===== Text
Re: Proposed additional function to create fold_column for better integration of Spark data frames with H2O

Posted by Chester Gan <c....@gmail.com>.
Another possible workaround, when creating an ML pipeline with PySpark and
Python's H2O API, would be to first convert the PySpark dataframes to H2O
dataframes, then do the following:


   1. Create a new dataframe from the feature dataframe using
   drop_duplicates (call this group_df), with columns argument = list of
   columns that form the group
   https://docs.h2o.ai/h2o/latest-stable/h2o-py/docs/frame.html#h2o.H2OFrame.drop_duplicates
   :
   2. Create a new, single-column dataframe (call this kfold_df) from
   group_df using kfold_column:
   https://docs.h2o.ai/h2o/latest-stable/h2o-py/docs/frame.html#h2o.H2OFrame.kfold_column
   3. Column-bind `kfold_df` back onto `group_df` with cbind:
   https://docs.h2o.ai/h2o/latest-stable/h2o-py/docs/frame.html#h2o.H2OFrame.cbind
   4. Merge group_df back to the feature dataframe on the common columns
   (which would be the group columns specified in step 1. above) to create the
   feature dataset with fold_column:
   https://docs.h2o.ai/h2o/latest-stable/h2o-docs/data-munging/merging-data.html.
   Observations with the same values in the group columns will have the same
   fold index in the fold_column.
   5. Configure the parameters of the H2O AutoML job, as per
   https://docs.h2o.ai/h2o/latest-stable/h2o-docs/automl.html, ensuring
   that fold_column argument = name of the column created from calling
   kfold_column:
   https://docs.h2o.ai/h2o/latest-stable/h2o-docs/data-science/algo-params/fold_column.html,
   class imbalance is rectified and so on.

Any suggestions? Are there already similar wrapper functions in PySpark or
H2O that assign fold indices based on groups of observations, rather than
individual observations?
Should I propose this in the dev@spark.apache.org mailing list??

On Wed, Jan 12, 2022 at 2:34 PM Chester Gan <c....@gmail.com> wrote:

> Another workaround, when creating an ML pipeline with PySpark and Python's
> H2O API, would be to first convert the PySpark dataframes to H2O
> dataframes, then do the following:
>
>
>    1. Create a new dataframe from the feature dataframe using
>    drop_duplicates (call this group_df), with columns argument = list of
>    columns that form the group
>    https://docs.h2o.ai/h2o/latest-stable/h2o-py/docs/frame.html#h2o.H2OFrame.drop_duplicates
>    :
>       1. [image: image.png]
>    2. Create a new, single-column dataframe (call this kfold_df) from
>    group_df using kfold_column:
>    https://docs.h2o.ai/h2o/latest-stable/h2o-py/docs/frame.html#h2o.H2OFrame.kfold_column
>       1. [image: image.png]
>    3. Column-bind `kfold_df` back onto `group_df` with cbind:
>    https://docs.h2o.ai/h2o/latest-stable/h2o-py/docs/frame.html#h2o.H2OFrame.cbind
>       1. [image: image.png]
>       4. Merge group_df back to the feature dataframe on the common
>    columns (which would be the group columns specified in step 1. above) to
>    create the feature dataset with fold_column:
>    https://docs.h2o.ai/h2o/latest-stable/h2o-docs/data-munging/merging-data.html.
==========
===== Dataset entries
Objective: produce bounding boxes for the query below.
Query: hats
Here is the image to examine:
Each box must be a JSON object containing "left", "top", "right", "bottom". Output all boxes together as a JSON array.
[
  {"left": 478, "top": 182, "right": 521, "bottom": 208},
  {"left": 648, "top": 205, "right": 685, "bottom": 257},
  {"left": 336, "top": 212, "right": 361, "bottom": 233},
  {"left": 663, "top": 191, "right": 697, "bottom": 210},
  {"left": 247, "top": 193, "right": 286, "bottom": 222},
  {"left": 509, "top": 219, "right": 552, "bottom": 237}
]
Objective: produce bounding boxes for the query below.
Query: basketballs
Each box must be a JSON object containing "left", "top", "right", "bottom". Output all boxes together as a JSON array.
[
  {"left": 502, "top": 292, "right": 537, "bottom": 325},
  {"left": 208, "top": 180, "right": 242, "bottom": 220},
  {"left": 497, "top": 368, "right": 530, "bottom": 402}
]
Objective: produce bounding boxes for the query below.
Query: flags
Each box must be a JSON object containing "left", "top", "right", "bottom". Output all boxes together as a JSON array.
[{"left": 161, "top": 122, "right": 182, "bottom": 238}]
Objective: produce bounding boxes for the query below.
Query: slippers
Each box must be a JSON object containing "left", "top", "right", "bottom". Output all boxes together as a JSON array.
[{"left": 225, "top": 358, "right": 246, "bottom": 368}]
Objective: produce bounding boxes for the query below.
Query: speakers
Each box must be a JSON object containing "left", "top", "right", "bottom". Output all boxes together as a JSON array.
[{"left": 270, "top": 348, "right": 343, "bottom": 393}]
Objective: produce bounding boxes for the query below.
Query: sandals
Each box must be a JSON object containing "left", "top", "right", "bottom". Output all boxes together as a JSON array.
==========
===== Dataset entries
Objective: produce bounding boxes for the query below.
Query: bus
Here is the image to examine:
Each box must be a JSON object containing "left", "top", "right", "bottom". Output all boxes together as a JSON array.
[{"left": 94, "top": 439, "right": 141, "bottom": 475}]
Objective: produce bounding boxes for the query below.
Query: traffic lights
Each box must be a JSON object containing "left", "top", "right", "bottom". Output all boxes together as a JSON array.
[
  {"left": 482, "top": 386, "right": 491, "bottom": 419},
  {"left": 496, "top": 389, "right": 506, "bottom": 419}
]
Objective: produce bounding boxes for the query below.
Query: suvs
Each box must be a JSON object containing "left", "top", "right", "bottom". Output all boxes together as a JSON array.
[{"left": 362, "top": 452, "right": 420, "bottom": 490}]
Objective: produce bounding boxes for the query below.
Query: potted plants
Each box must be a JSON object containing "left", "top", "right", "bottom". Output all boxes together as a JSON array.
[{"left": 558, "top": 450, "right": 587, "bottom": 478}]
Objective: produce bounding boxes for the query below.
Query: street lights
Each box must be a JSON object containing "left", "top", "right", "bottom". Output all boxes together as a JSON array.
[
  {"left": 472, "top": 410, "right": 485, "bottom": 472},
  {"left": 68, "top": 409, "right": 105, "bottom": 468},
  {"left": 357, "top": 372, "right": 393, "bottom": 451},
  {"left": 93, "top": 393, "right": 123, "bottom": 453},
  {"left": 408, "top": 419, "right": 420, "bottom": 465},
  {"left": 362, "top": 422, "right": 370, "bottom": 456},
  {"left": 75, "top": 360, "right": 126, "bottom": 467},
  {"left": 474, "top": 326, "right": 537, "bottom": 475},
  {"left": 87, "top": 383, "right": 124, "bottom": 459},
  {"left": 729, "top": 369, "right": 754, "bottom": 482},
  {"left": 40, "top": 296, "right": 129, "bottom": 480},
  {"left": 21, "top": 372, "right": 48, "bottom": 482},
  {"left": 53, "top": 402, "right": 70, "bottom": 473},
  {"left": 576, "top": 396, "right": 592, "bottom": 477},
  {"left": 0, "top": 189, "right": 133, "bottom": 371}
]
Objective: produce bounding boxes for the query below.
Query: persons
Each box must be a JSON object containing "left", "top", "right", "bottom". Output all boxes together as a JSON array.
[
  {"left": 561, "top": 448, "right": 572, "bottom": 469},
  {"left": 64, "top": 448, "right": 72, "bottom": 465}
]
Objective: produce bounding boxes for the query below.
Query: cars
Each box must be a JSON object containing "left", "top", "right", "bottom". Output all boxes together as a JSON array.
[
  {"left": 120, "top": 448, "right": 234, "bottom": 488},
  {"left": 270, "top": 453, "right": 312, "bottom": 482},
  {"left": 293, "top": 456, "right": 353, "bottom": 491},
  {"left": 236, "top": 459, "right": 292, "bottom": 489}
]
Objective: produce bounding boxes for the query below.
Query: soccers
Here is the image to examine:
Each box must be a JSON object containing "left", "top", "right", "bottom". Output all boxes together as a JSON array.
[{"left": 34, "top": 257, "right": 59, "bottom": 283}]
==========
===== Dataset entries
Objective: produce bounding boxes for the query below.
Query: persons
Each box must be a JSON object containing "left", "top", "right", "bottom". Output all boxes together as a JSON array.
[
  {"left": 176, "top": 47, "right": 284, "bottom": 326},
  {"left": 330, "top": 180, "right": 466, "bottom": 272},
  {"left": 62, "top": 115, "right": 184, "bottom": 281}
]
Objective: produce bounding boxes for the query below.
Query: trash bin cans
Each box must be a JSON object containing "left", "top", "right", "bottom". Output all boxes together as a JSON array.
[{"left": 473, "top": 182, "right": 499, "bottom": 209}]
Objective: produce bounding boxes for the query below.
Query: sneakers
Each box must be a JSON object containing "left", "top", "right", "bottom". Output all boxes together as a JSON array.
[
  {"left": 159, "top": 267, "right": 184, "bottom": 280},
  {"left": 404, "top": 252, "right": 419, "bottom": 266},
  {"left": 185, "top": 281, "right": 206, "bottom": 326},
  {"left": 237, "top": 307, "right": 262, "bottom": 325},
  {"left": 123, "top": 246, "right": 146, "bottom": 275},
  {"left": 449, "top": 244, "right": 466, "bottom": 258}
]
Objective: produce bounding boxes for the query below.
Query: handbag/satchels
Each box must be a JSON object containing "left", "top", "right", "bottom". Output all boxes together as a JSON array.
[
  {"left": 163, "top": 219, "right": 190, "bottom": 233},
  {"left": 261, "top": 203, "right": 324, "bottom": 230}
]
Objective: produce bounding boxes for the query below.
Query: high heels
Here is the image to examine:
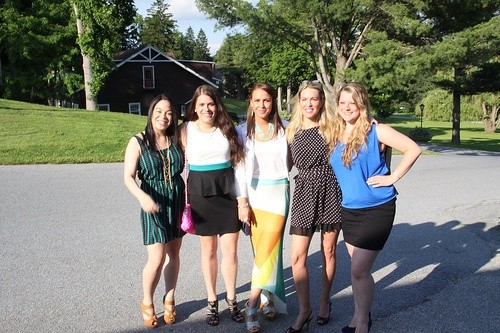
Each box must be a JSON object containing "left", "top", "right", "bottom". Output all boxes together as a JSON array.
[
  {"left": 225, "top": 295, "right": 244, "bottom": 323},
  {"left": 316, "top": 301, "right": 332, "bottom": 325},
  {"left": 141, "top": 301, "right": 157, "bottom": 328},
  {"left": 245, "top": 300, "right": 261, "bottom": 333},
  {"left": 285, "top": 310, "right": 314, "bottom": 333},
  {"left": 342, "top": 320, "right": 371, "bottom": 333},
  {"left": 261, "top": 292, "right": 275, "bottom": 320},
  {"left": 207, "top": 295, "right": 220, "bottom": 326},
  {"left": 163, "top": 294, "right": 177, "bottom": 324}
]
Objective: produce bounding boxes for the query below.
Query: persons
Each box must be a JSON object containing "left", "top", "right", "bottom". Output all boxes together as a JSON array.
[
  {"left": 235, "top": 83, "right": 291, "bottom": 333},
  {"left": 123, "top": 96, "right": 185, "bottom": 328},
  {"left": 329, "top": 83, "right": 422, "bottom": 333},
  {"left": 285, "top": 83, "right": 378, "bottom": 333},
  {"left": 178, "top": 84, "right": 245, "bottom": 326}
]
==========
» What is expected
Quote the part of the H2O fold_column post between "Observations with the" and "individual observations?", inclusive.

» Expected answer
Observations with the same values in the group columns will have the same
   fold index in the fold_column.
   5. Configure the parameters of the H2O AutoML job, as per
   https://docs.h2o.ai/h2o/latest-stable/h2o-docs/automl.html, ensuring
   that fold_column argument = name of the column created from calling
   kfold_column:
   https://docs.h2o.ai/h2o/latest-stable/h2o-docs/data-science/algo-params/fold_column.html,
   class imbalance is rectified and so on.

Any suggestions? Are there already similar wrapper functions in PySpark or
H2O that assign fold indices based on groups of observations, rather than
individual observations?